Problem requirements → Images aside, return all the entries exactly.

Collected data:
● ● ● ● ●

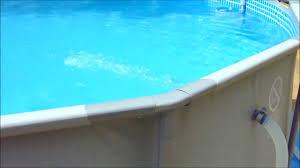 <b>Каркасный бассейн Intex</b> 28310. Ultra Frame Pool - YouTube
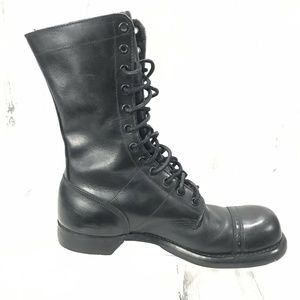 Corcoran Punk Jump Boots Military Paratrooper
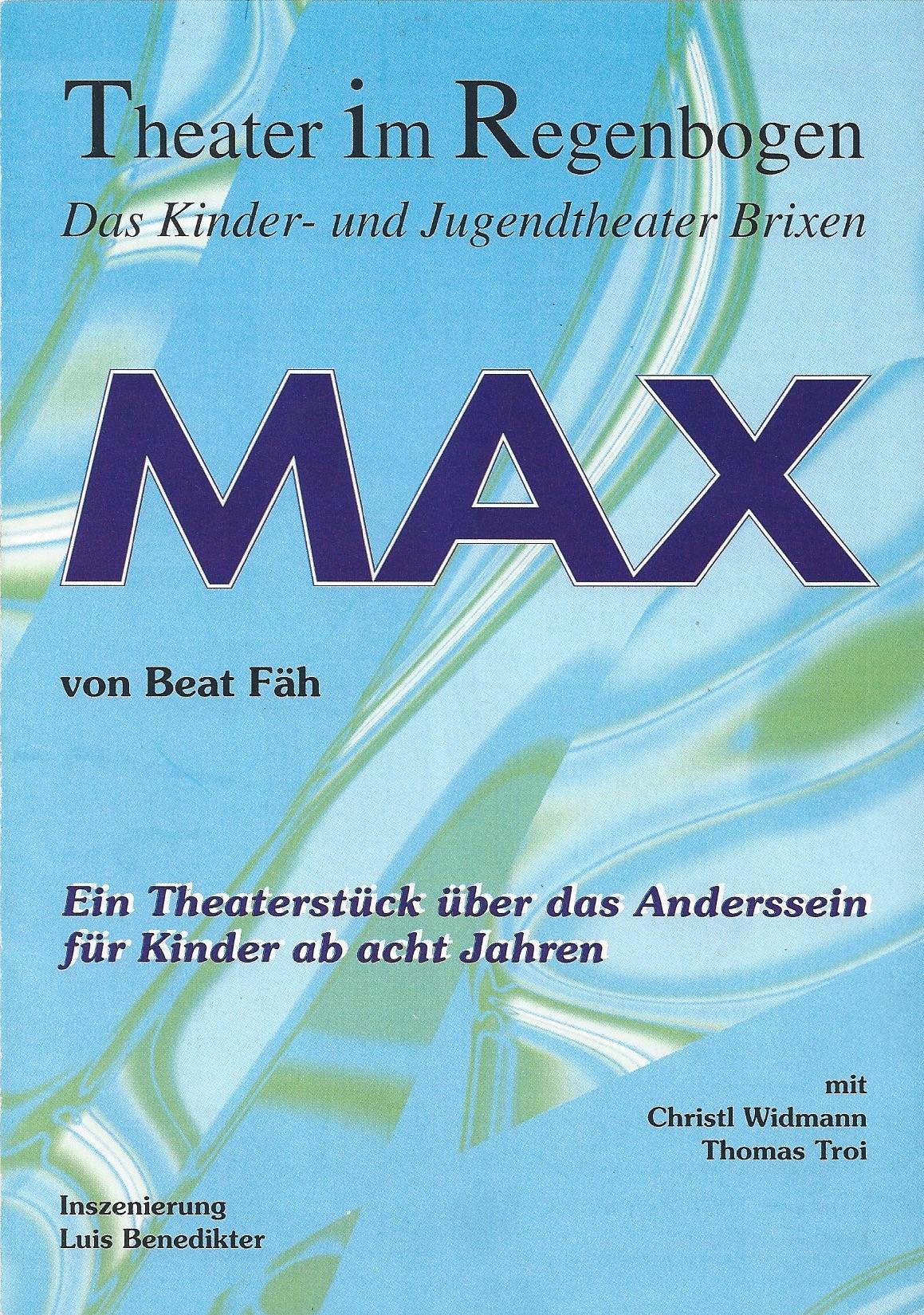 1998 Max.jpg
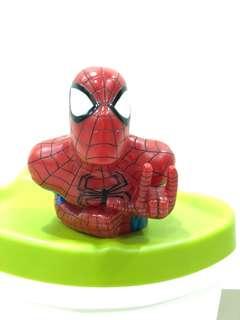 Spiderman coins box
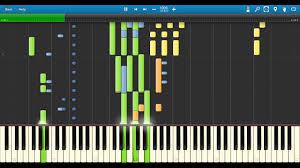 corvette chords prince corvette midi piano synthesia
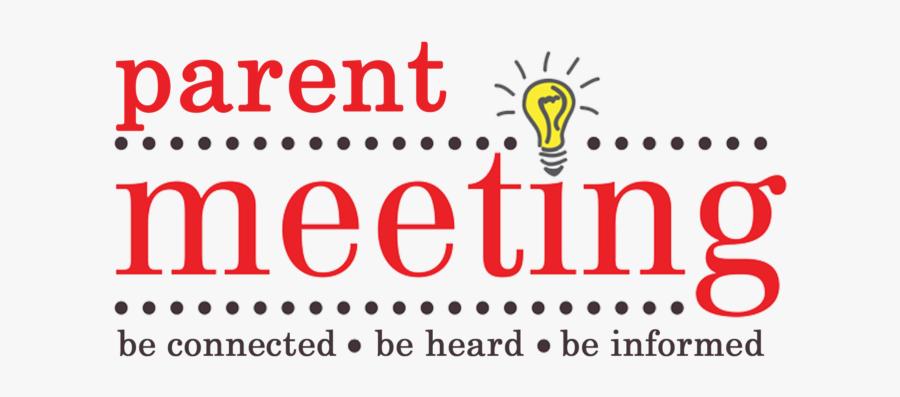 Parent Meeting, Transparent Clipart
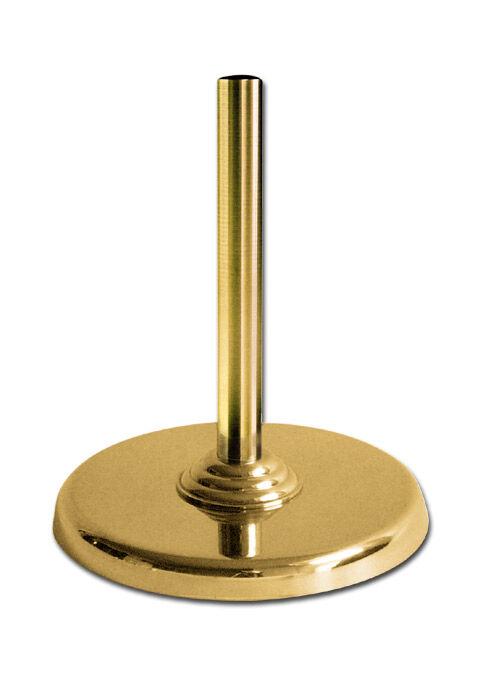 Ständer für Vortragekreuz: 30 cm Ø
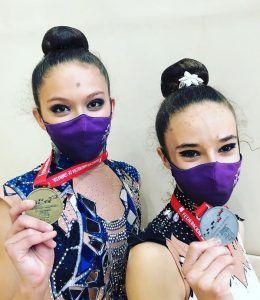 Nuevos logros para los atletas de nuestra ciudad, que brillan por todas partes. Éxito nacional y mundial de tres deportistas de Alcorcón: Carla García, Andrés Ortiz y Carolina Domínguez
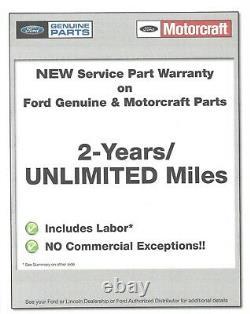 6.0L Powerstroke Diesel Genuine Ford OEM High Pressure Oil Pump HPOP LATE 2004
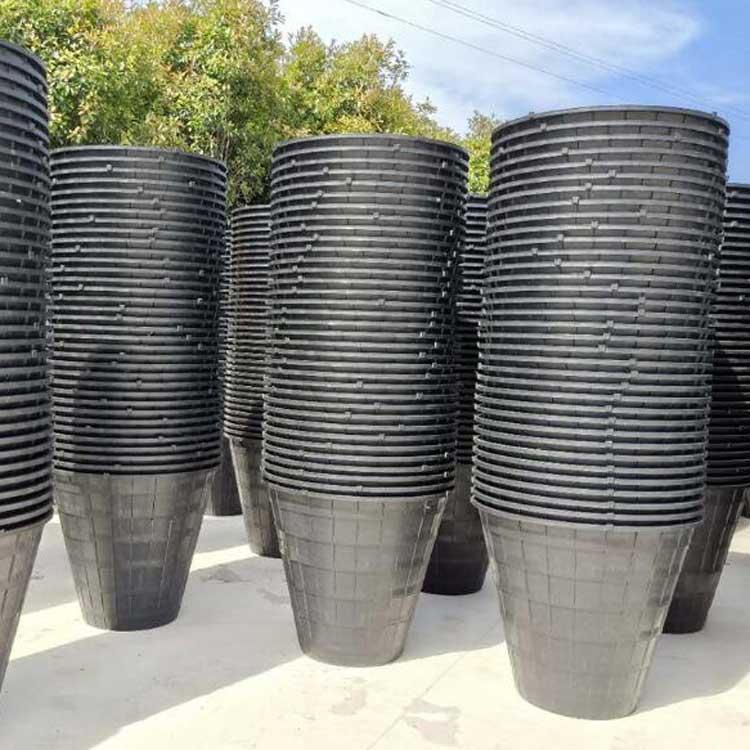 塑料双瓮化粪池 甘肃双瓮化粪池 1立方塑料化粪池 河北化粪池价格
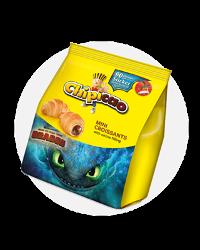 Chipicao Dragon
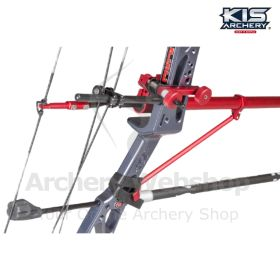 KIS Archery Shooting Trainer for Compound Pro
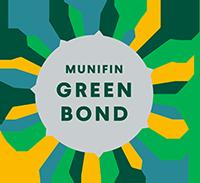 Green bond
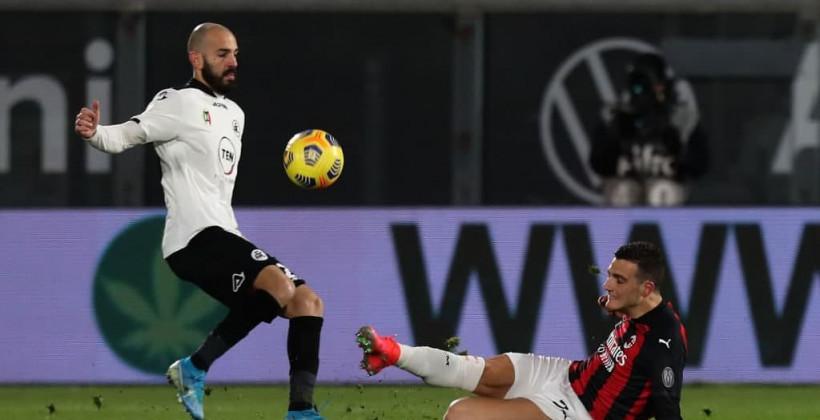 Интер не оставил шансов Милану, забив три безответных гола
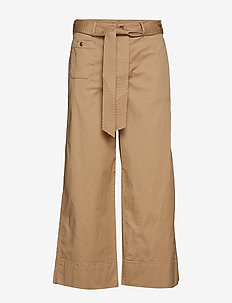 Belted Twill Wide-Leg Pant - SPRING KHAKI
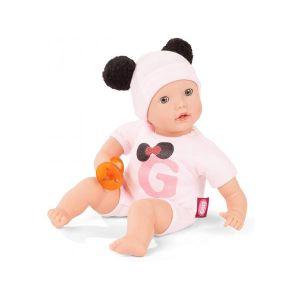 Gotz 2020142 Poupée to Dress Muffin poupée Signature Edition - Poupon de 33 cm avec des Yeux dormeurs Bleus, Bonnet, tétine et sans Cheveux - Poupée au Corps Souple à partir de 18 Mois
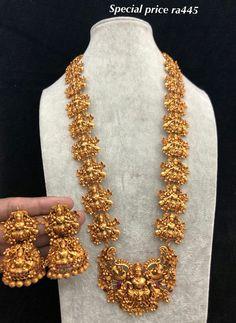 Gold Temple Jewellery, Gold Wedding Jewelry, Gold Jewellery Design, Gold Jewelry, Indian Jewelry Earrings, Diy Kid Jewelry, Jewels, Stud Earrings, Necklaces
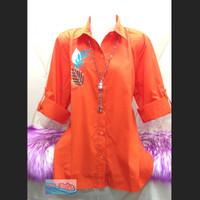 Kemeja / Shirt / Wanita / Orange / Bordir Daun 01 XXXL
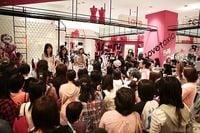 ナルミヤ・インターナショナル岩本一仁社長に聞く「百貨店依存型」から「百貨店主体型」へ改革加速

● ● ● ● ●

Problem solution →
 <b>Каркасный бассейн Intex</b> 28310. Ultra Frame Pool - YouTube
 Corcoran Punk Jump Boots Military Paratrooper
 1998 Max.jpg
 Spiderman coins box
 corvette chords prince corvette midi piano synthesia
 Parent Meeting, Transparent Clipart
 Ständer für Vortragekreuz: 30 cm Ø
 Nuevos logros para los atletas de nuestra ciudad, que brillan por todas partes. Éxito nacional y mundial de tres deportistas de Alcorcón: Carla García, Andrés Ortiz y Carolina Domínguez
 6.0L Powerstroke Diesel Genuine Ford OEM High Pressure Oil Pump HPOP LATE 2004
 塑料双瓮化粪池 甘肃双瓮化粪池 1立方塑料化粪池 河北化粪池价格
 Chipicao Dragon
 KIS Archery Shooting Trainer for Compound Pro
 Green bond
 Интер не оставил шансов Милану, забив три безответных гола
 Belted Twill Wide-Leg Pant - SPRING KHAKI
 Gotz 2020142 Poupée to Dress Muffin poupée Signature Edition - Poupon de 33 cm avec des Yeux dormeurs Bleus, Bonnet, tétine et sans Cheveux - Poupée au Corps Souple à partir de 18 Mois
 Gold Temple Jewellery, Gold Wedding Jewelry, Gold Jewellery Design, Gold Jewelry, Indian Jewelry Earrings, Diy Kid Jewelry, Jewels, Stud Earrings, Necklaces
 Kemeja / Shirt / Wanita / Orange / Bordir Daun 01 XXXL
 ナルミヤ・インターナショナル岩本一仁社長に聞く「百貨店依存型」から「百貨店主体型」へ改革加速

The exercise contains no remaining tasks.